Carbapenem-Resistant Bacteria Recovered from Faeces of Dairy Cattle in the High Plains Region of the USA
A study was conducted to recover carbapenem-resistant bacteria from the faeces of dairy cattle and identify the underlying genetic mechanisms associated with reduced phenotypic susceptibility to carbapenems.
One hundred and fifty-nine faecal samples from dairy cattle were screened for carbapenem-resistant bacteria. Phenotypic screening was conducted on two media containing ertapenem. The isolates from the screening step were characterised via disk diffusion, Modified Hodge, and Carba NP assays. Carbapenem-resistant bacteria and carbapenemase-producing isolates were subjected to Gram staining and biochemical testing to include Gram-negative bacilli. Whole genome sequencing was performed on bacteria that exhibited either a carbapenemase-producing phenotype or were not susceptible to ertapenem and were presumptively Enterobacteriaceae.
Of 323 isolates collected from the screening media, 28 were selected for WGS; 21 of which were based on a carbapenemase-producing phenotype and 7 were presumptively Enterobacteriaceae and not susceptible to ertapenem. Based on analysis of WGS data, isolates included: 3 Escherichia coli harbouring blaCMY-2 and truncated ompF genes; 8 Aeromonas harbouring blacphA-like genes; 1 Acinetobacter baumannii harbouring a novel blaOXA gene (blaOXA-497); and 6 Pseudomonas with conserved domains of various carbapenemase-producing genes.

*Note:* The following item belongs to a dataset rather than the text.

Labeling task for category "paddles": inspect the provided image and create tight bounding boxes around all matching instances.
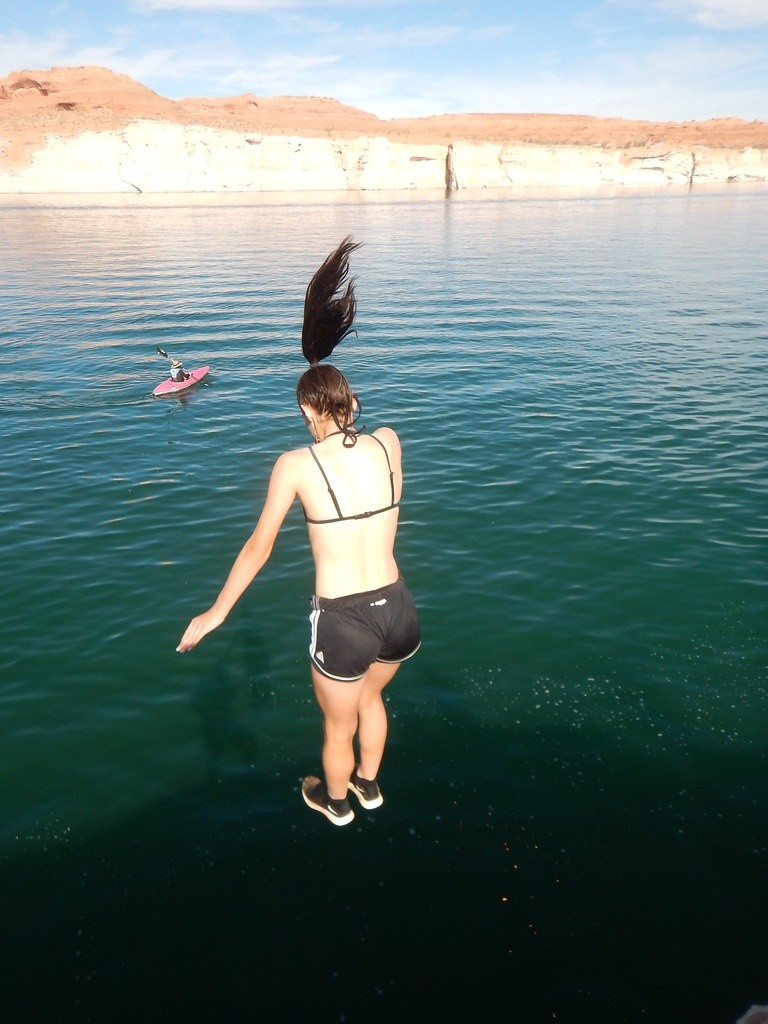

Carbapenem resistant bacteria appear to be rare in cattle. Nonetheless, carbapenem-resistant bacteria were detected across various genera and were found to harbour a variety of mechanisms conferring reduced susceptibility. The development and dissemination of carbapenem-resistant bacteria in livestock would have grave implications for therapeutic treatment options in human medicine; thus, continued monitoring of carbapenem susceptibility among enteric bacteria of livestock is warranted.